I eventually found and ordered a book (of course!) about the impact of having a baby on your marriage. There aren’t many books of this type, I suppose because it feels a bit like blaming the baby for your problems, which is grossly unfair, obviously. It’s not the baby’s fault; it’s the fault of the two people you have become, who have failed to grow together at this crucial stage and have instead grown apart.

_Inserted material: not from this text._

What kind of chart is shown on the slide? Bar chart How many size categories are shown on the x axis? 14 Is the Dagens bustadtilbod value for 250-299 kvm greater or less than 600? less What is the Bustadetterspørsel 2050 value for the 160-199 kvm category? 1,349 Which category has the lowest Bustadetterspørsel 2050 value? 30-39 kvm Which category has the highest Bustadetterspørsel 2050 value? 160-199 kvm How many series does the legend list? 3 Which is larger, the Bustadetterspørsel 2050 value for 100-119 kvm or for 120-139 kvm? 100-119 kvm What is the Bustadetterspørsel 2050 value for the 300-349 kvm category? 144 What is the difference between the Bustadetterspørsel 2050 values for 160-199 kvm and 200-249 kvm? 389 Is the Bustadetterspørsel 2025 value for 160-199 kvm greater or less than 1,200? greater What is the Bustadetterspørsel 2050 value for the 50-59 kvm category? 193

Unfortunately, by the time my latest manual arrived, my husband had already moved out. And in all too short a time, he was in love with someone else.

 

The greatest pain of that time, and the only part of the pain that endures several years on, was the fact of being separated from my son. In among my gratitude that his dad, unlike some divorcing parents, wanted to be involved to the extent that he demanded 50/50 access (and, to his credit, became a better parent post-separation), was a deep, yearning sense of loss.  In the throes of the divorce I remember saying angrily, ‘However unhappy we were, the difference between you and me is there is nothingyou could have done in our marriage that would have made me choose to cut my time with him in half.’

 

I didn’t write at all during that period. Friends thought I would, that it would be cathartic. But I’d stumbled from Baby Fog to Divorce Fog and there was no clear space for my writing brain. In time, though, the idea of a family breaking, a hurt child at their centre, solidified and became a cast of characters, and a story I had to tell.

That story became Hush Little Baby. It’s not ‘about’ what happened to us, but it is honest. A lot of the feelings in it are real. Thankfully our son was never hurt, or taken from us; but I did feel the pain of the empty cot. Even now, on the nights he’s with his dad, and I know he’s happy and safe, I stand and look at his made-up bed and feel sad, and miss him.

 

It sounds funny, but my divorce is among the things I’m most proud of in my life. Not in itself, because it’s obviously not what anyone hopes for when they get married, but in the way we handled it and, in the end, put our son at the centre. The way we continue to share access, communicate, and don’t badmouth each other or use him to score points. Out of an awful situation, the best possible result for our son emerged. He has two loving families now and we both put his needs ahead of our own. As it turns out, in the end, that part did come naturally.